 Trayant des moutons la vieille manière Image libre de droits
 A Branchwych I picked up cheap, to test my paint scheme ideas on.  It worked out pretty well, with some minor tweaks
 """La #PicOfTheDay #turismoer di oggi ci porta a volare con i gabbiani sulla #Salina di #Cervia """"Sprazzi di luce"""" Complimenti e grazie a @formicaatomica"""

========================================================================

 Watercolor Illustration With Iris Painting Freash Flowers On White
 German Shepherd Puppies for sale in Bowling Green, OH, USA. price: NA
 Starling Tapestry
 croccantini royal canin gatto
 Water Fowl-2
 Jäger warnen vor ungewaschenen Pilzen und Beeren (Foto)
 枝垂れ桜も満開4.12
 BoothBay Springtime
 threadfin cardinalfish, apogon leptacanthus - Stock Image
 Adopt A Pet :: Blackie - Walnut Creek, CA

========================================================================

◆ **WORK TASK**
Your task for the entries above: copy exactly the span starting with the line with "threadfin cardinalfish, apogon" and going on through the line with "Adopt A Pet :: Blackie - Walnut Creek, CA", both lines included, and nothing else.

◆ **ANSWER TO THE PROBLEM**
 threadfin cardinalfish, apogon leptacanthus - Stock Image
 Adopt A Pet :: Blackie - Walnut Creek, CA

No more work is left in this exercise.